Speaking of my husband, he made the most amazing thing over the weekend, which you must try. It was an anchovy butter, which I know for some of my picky-eater readers is probably about as appealing as eyeball stew or chilled monkey brains, but for anyone willing to give it a crack it is not some yucky fishy horror, it is just incredibly, like, I don’t know what the word is – I suppose savoury is it. It’s just very savoury and terrific. And I am really not that crazy about anchovies so you can approach this with confidence.

We put it all over a lot of purple sprouting broccoli but you could have it on any leafy green veg to liven it up or it would also be absolutely terrific on steak, a firm white fish like halibut or on french beans.

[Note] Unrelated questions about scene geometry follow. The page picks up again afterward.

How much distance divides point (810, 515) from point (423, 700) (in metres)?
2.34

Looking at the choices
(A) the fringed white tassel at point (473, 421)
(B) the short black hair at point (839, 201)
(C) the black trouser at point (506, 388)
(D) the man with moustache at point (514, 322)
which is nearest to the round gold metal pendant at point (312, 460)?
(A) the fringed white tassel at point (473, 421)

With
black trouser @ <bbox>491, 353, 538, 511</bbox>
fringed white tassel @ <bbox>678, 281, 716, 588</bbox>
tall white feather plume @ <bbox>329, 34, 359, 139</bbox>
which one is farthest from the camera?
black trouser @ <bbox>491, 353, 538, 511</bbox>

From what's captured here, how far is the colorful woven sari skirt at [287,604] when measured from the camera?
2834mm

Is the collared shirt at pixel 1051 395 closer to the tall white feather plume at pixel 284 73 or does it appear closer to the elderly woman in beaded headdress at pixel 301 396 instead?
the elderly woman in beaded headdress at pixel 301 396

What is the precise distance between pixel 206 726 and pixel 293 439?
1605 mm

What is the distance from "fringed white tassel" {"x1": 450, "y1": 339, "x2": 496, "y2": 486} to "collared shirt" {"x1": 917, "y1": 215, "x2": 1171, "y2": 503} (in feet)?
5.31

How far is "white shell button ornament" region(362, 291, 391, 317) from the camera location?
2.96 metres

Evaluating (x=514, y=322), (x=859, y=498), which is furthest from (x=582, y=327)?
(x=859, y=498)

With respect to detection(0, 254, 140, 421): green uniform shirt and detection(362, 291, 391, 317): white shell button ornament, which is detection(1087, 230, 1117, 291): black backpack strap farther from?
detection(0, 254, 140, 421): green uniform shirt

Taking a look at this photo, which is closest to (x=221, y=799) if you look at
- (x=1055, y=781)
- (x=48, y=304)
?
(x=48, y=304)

the thing to be careful with is not to dollop in onto greens and leave it, because then the butter melts and you are left with an unsightly brown mess sitting atop the veg (as i discovered), so whack it on top of purple sprouting or french beans where it looks all nice, then toss it in,” cautions Giles. 

It’s also very simple and very flexible in terms of amounts.

So take about:

100g butter at room temperature
1 tbsp capers
1 fresh red chilli, no seeds
5-6 anchovies

Then the easiest thing to do is chop everything except the butter up together and then mash the butter into this spicy mix using the side or a knife or a spatula.